**Problem description:** Restate word for word the line containing "Resting vote fraction: 75%." and all remaining lines of the entries below.
•••
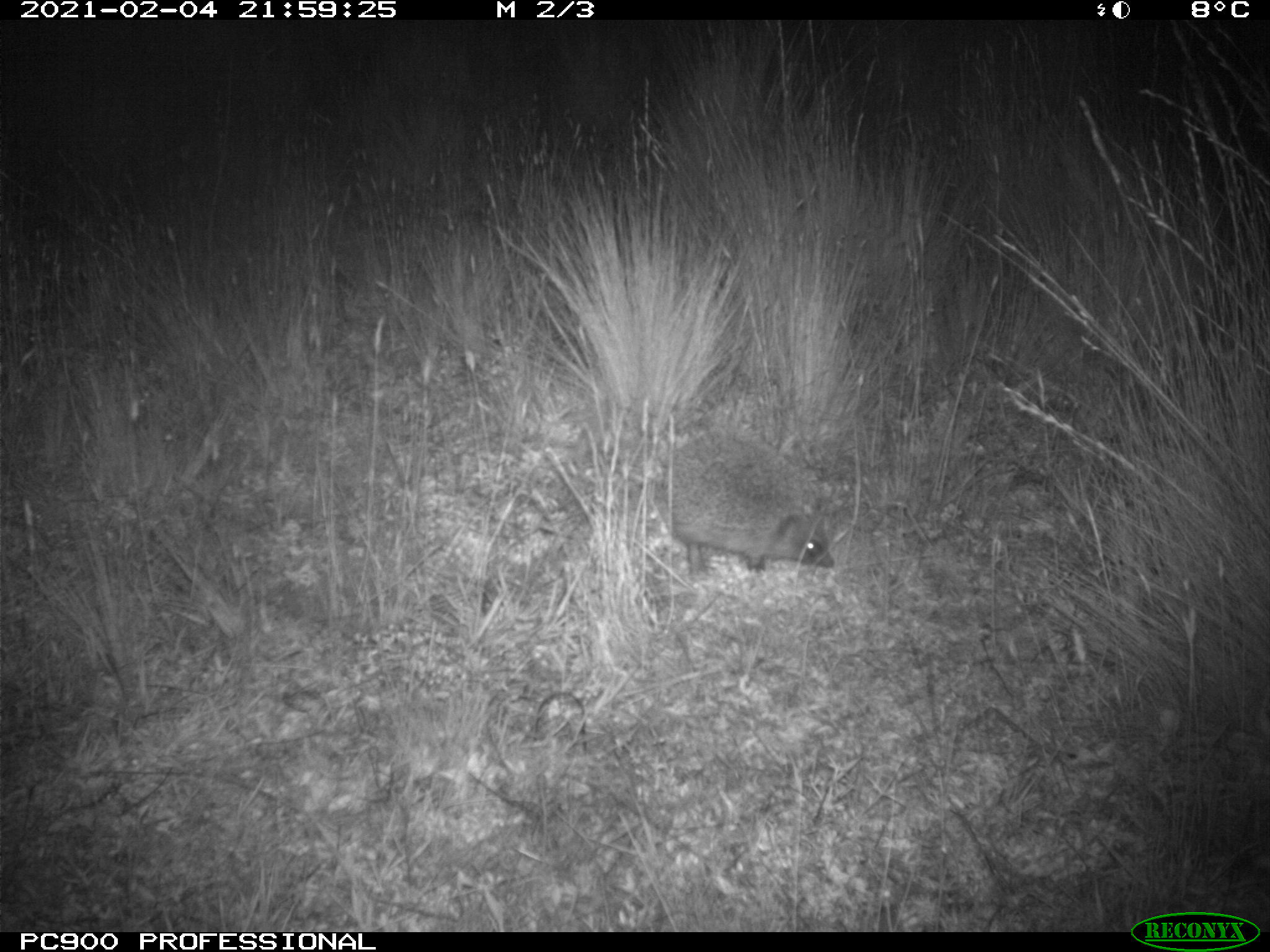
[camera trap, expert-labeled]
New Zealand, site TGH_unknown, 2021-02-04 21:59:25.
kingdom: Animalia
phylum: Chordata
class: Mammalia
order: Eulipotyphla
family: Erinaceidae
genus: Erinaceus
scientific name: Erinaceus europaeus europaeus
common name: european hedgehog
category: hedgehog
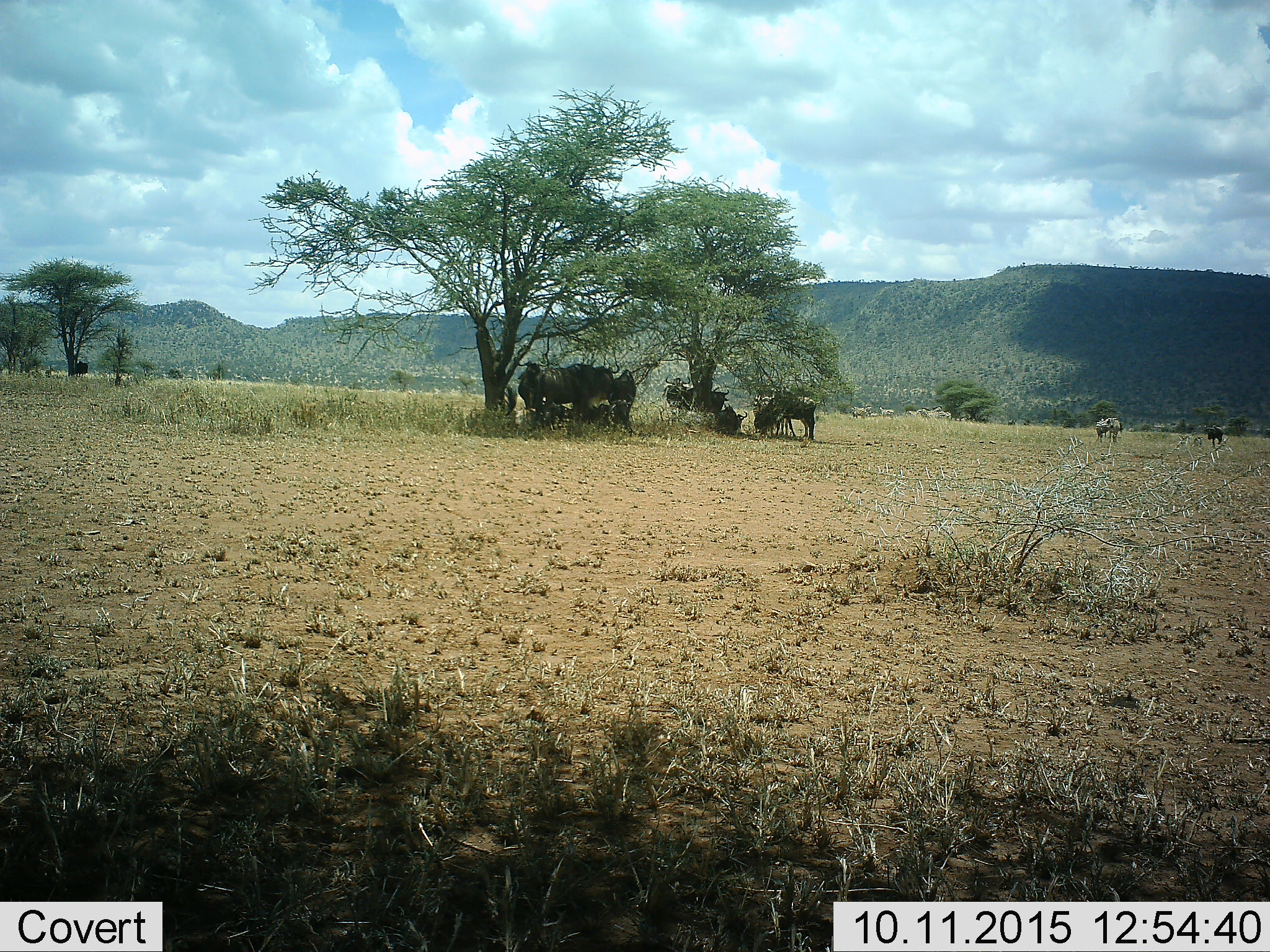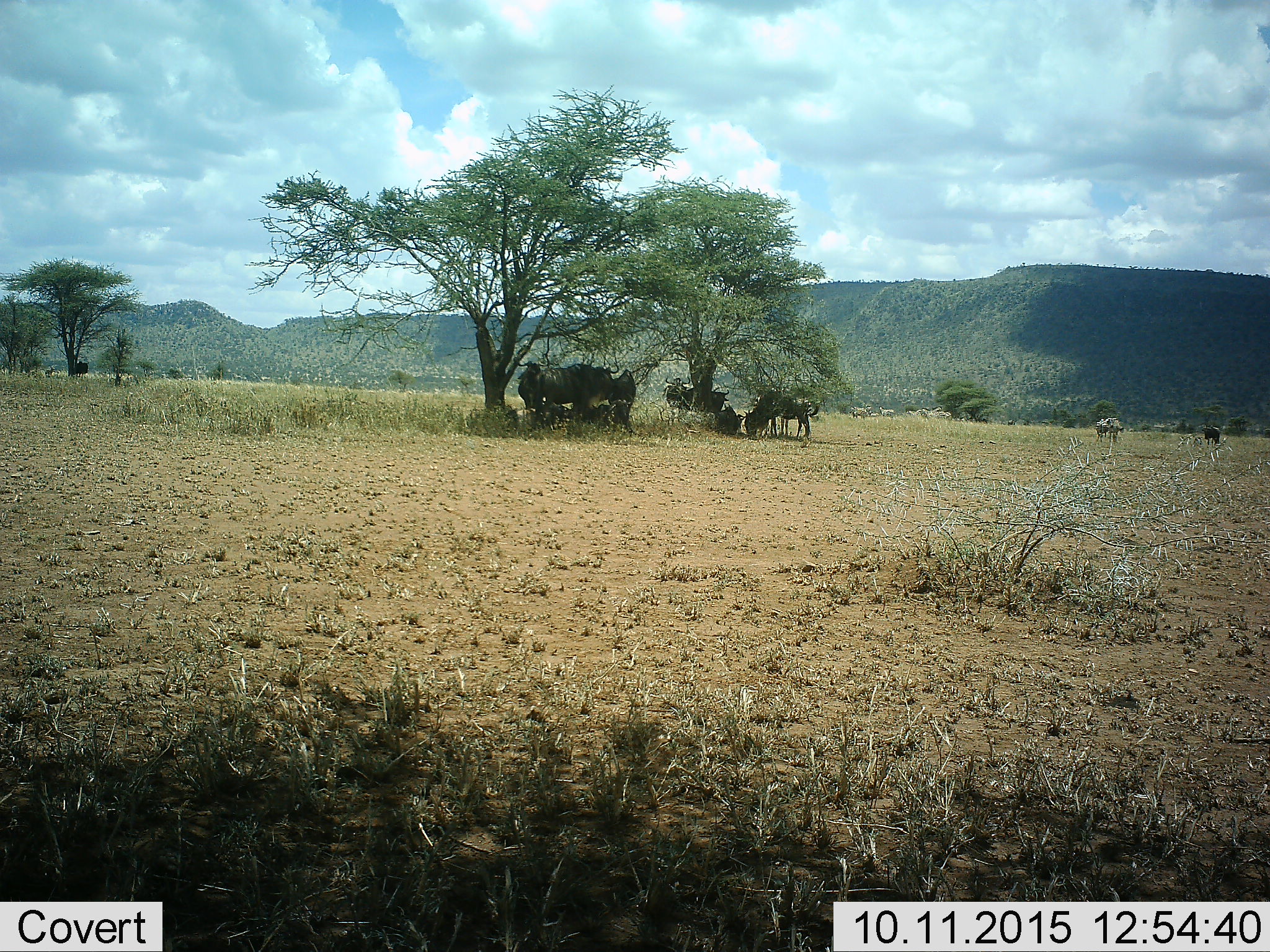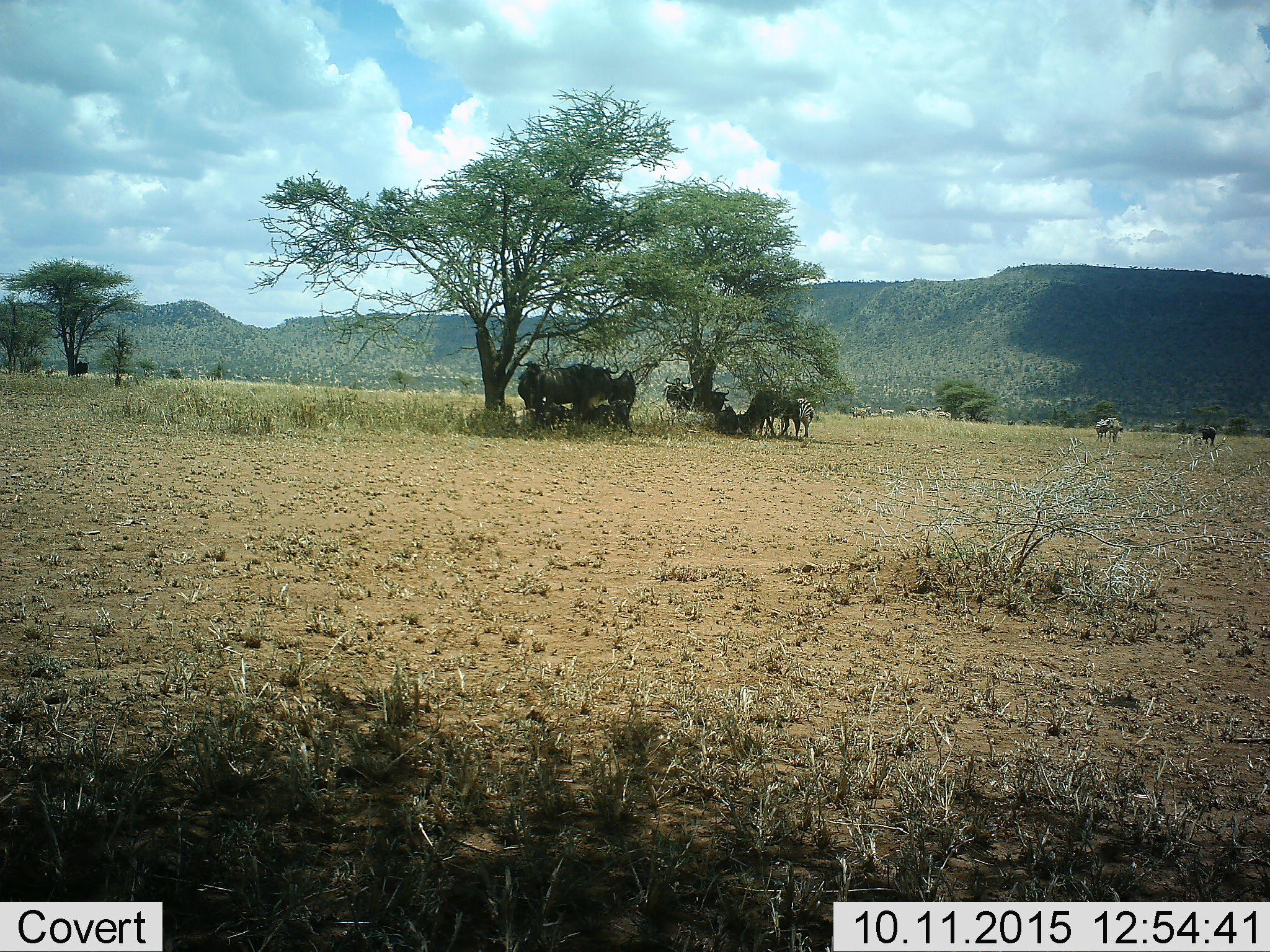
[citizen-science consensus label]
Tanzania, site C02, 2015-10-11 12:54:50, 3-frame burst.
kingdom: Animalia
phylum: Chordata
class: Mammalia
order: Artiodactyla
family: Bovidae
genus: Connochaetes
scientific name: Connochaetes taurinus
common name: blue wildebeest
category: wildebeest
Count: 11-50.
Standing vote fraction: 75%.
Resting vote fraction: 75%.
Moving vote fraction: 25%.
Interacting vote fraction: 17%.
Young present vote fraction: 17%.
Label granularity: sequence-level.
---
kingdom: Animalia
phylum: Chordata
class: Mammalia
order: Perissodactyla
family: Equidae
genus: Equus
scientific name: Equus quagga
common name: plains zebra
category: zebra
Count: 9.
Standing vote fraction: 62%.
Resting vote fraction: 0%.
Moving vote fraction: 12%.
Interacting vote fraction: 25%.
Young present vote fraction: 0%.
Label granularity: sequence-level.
•••
**Exercise response:**
Resting vote fraction: 75%.
Moving vote fraction: 25%.
Interacting vote fraction: 17%.
Young present vote fraction: 17%.
Label granularity: sequence-level.
---
kingdom: Animalia
phylum: Chordata
class: Mammalia
order: Perissodactyla
family: Equidae
genus: Equus
scientific name: Equus quagga
common name: plains zebra
category: zebra
Count: 9.
Standing vote fraction: 62%.
Resting vote fraction: 0%.
Moving vote fraction: 12%.
Interacting vote fraction: 25%.
Young present vote fraction: 0%.
Label granularity: sequence-level.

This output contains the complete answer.